TÜFE etiketine sahip kayıtlar gösteriliyor. Tüm kayıtları göster
TÜFE etiketine sahip kayıtlar gösteriliyor. Tüm kayıtları göster

TÜFE




Geçtiğimiz haftalarda yayınlanan bir yazım için TÜİK tarafından bir düzeltme metni geldi. Mizahi bir yazıda enflasyon ve TÜİK üzerine yazılan cümlelere benzer bir metin gelince şaşırmadım değil. Suyu görünce teyemmüm bozulurmuş, aşağıda okuyacağınız bu düzeltme metni sebebiyle bu hafta komik şeyler yazmayacağım:
"Termodinamiğin İkinci Yasasını Veto Ediyorum!" başlıklı köşe yazısında; "TÜİK'lik ilkesi" başlığı altında "TÜİK'lik, devlet sayı işleri ile halkın yaşayışlarının birbirine karışmaması her birinin kafasına göre takılması demektir.

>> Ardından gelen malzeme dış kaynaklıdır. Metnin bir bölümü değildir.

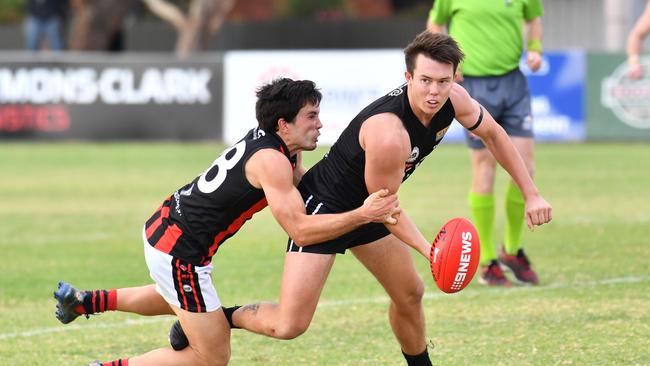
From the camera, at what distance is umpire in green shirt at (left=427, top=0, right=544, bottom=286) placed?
31.1ft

Mesela, TÜİK bir enflasyon rakamı açıklar, halkın sadece yüzde sekizi bunu inandırıcı bulur. Zaman zaman aynı rakam olabilirler, ama halkın markete pazara gittiğinde yaşadığı fiyat artışı miktarını, TÜİK enflasyon rakamına uygulamak istemesi yanlış olur. Nerede görülmüş ayakların baş olduğu? Herkesin kendine göre bir enflasyon rakamı var, onu ne yapacağız? Enflasyon dediğin tek olur, herkes ona uyar. Uymayanın da keyfi bilir. TÜİK'i dinlerseniz vatandaşa şöyle hitap ettiğini anlarsınız: 

"Ben buna mecburum, sen bilemezsin 
Büyüdükçe büyüyor ekonomin 
Hedefleri mıh gibi tutturuyorum 
Ben buna mecburum, sen bilemezsin" 

TÜİK'te enflasyonu hesaplayan birimin başındaki arkadaş eskiden Enerji ve Tabii Kaynaklar Bakanlığı 'nda çalışıyormuş, söyleyeyim artık enflasyonun yanında ülke olarak entropi rakamımızı da hesaplasın. " ifadeleri yer almaktadır.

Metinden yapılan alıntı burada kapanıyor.